Patricia ha coordinado el partido en las últimas semanas, ha recogido nuestros documentos de identidad para sus correspondientes controles al llegar a la cárcel y dirige al grupo hacia el polideportivo. Allí, nos encontramos con las chicas. "Perdonad, pero hoy somos menos de las que nos gustaría. No han querido salir más", dice una de las siete jugadoras locales: tres chicas españolas, tres brasileñas y una marroquí. Todas, de entre poco más de 20 y alguno menos de 40. En realidad, son pocas, muy pocas, sí. El centro penitenciario de Picassent, mixto, cuenta con cuatro módulos femeninos, con entre 170 y 180 mujeres en total. Aunque no todas podrían "salir a jugar", como dicen ellas. "Hay mujeres con diferentes penas, claro. Las que hacen deporte son las que tienen penas menores o que llevan ya muchos años y, también, por buena conducta las pasan a módulos menos peligrosos. Y juegan con nosotras. Pero también tienen partes si se portan mal y no pueden venir a jugar. A mí me llama un funcionario desde la cárcel para coordinar los partidos, don Andrés. Es mi enlace. Venimos un par de veces al año, mínimo", detalla.
La chica marroquí lidera el grupo. Junto a Patricia, anima a sus compañeras a que se presenten, como lo vamos haciendo también las demás en un gran círculo central sobre la pista, más propicia para fútbol sala que para un partido de fútbol. En voz alta, sólo necesitamos decir dos cosas: nuestro nombre y nuestro color favorito. "Nunca les pregunto por qué están ahí, me es incómodo. Alguna vez repiten, coincides con las mismas personas, la misma portera, las chicas transexuales, y con alguna que te dice: 'Oh, Patri, me han reducido la condena ocho años'. Y yo digo: 'Madre mía, qué habrá hecho'. Pero no pregunto, le digo que me alegro por ella y ya está", cuenta.
En mi equipo hacemos un círculo, juntamos las manos y en la arenga lo que suena es "1, 2, 3, Goals for Freedom". Se me pone la piel de gallina. El árbitro, una de las personas que llega al recinto a través de la ONG y que desarrolla esa función en el partido, pita el comienzo del encuentro. Locales y visitantes se han mezclado para conformar los dos equipos bajo la capitanía de Patricia y L. Sólo un peto amarillo diferencia a uno de otro. Los dos comparten el ánimo de pasarlo bien. Es el objetivo con el que Patricia Campos puso en marcha la ONG en 2018 en Valencia y comenzó a organizar partidos de fútbol en los campos del cauce del río, tres veces por semana. "Vimos el resultado que tienen las pachangas en el río, donde vienen mujeres víctimas de violencia de género, personas con enfermedad mental y personas migrantes, y pensamos en hacerlo en Picassent.
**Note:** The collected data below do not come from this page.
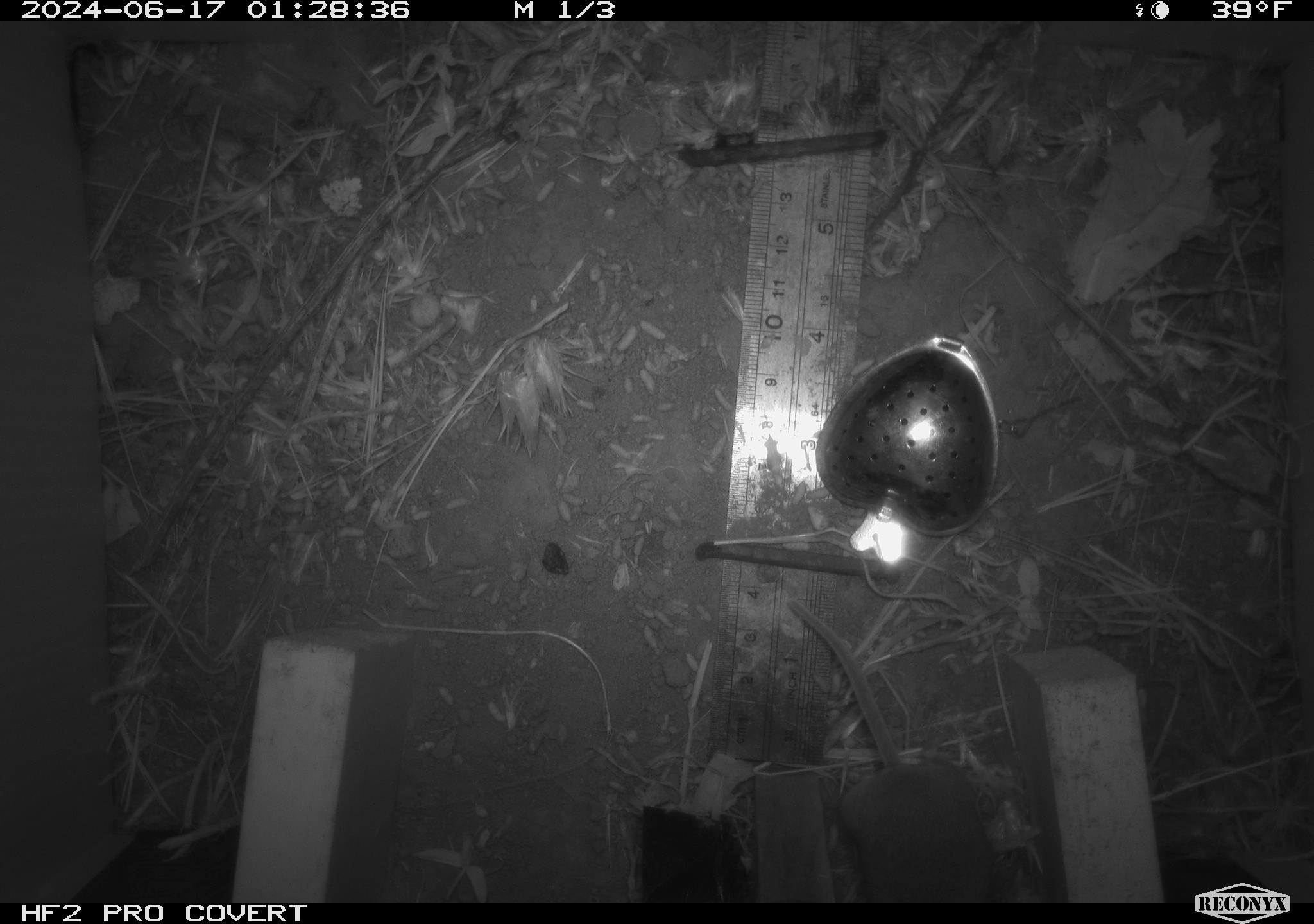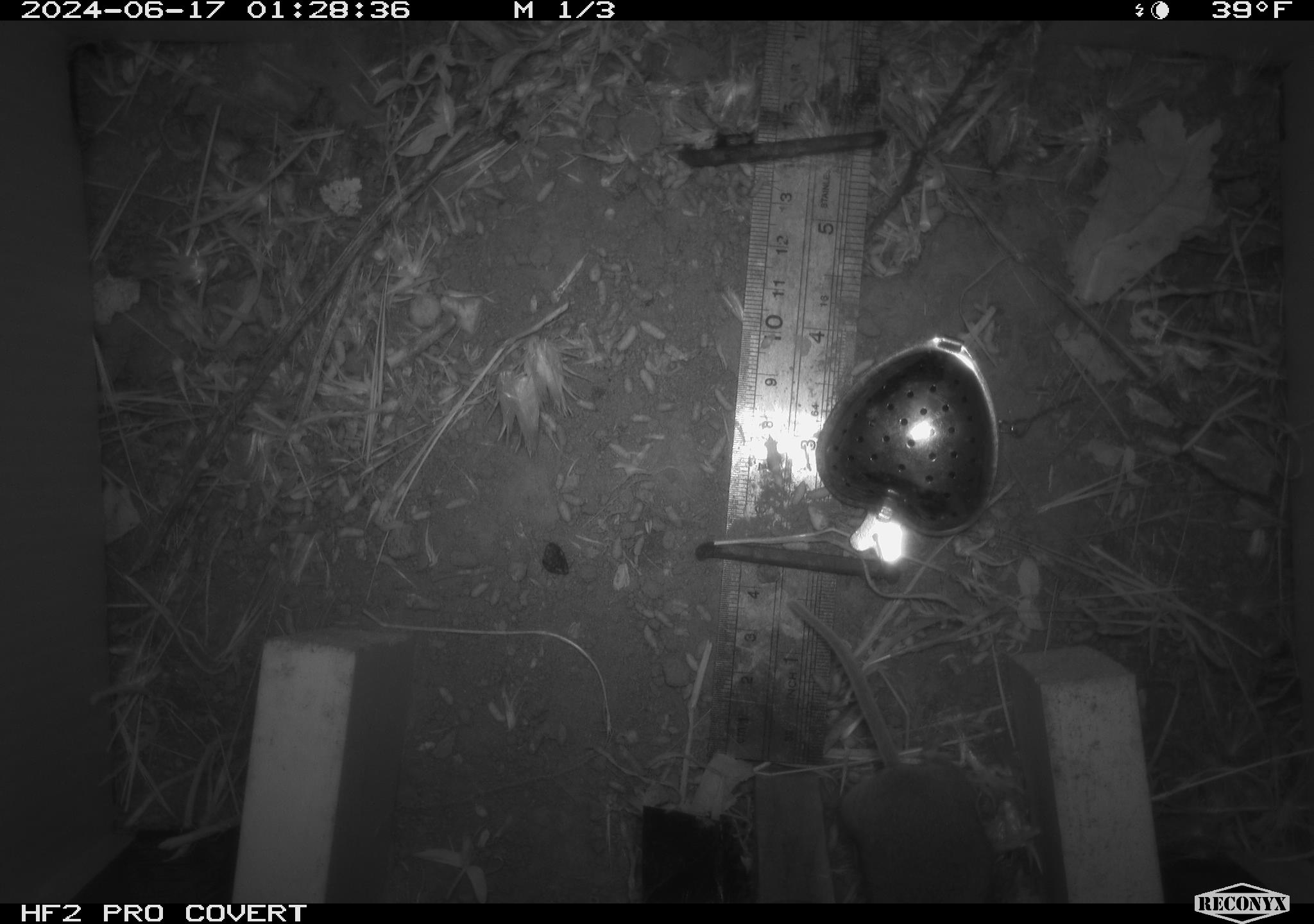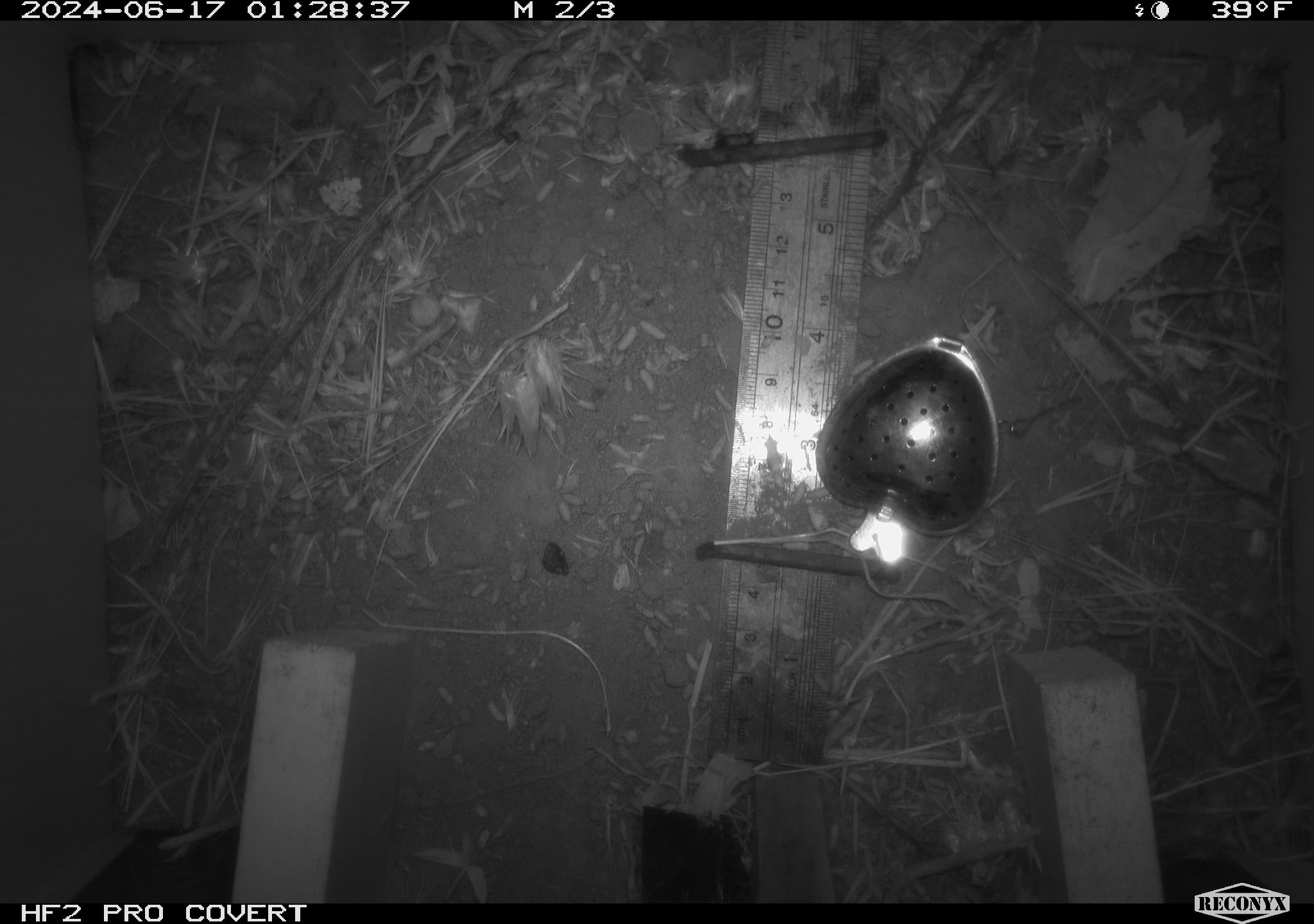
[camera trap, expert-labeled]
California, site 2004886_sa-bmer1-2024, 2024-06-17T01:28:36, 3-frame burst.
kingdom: Animalia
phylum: Chordata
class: Mammalia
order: Rodentia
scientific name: Rodentia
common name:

El objetivo es pasarlo bien, conocer gente, salir de tu vida de mierda", asegura Patricia. Lo hace con un léxico vehemente pero con la calma de quien lleva más de cuatro años conviviendo con duras realidades y visualiza numerosas historias cuando habla.

"Para mí el fútbol significa libertad y felicidad. Te da la libertad de ser quien eres en cualquier parte del mundo. Donde vayas, todo el mundo sabe las reglas del fútbol: jugar con los pies, no te hace falta nada más. Pretendíamos hacer algo diferente. Queríamos hacer deporte con perspectiva de género, es decir, hacer equipos mixtos para que personas de otros continentes, como de África, donde la cultura es totalmente diferente a la nuestra, vean que pueden compartir un espacio con nosotras. Que nosotras también podemos hacer deporte y que se nos respete", explica.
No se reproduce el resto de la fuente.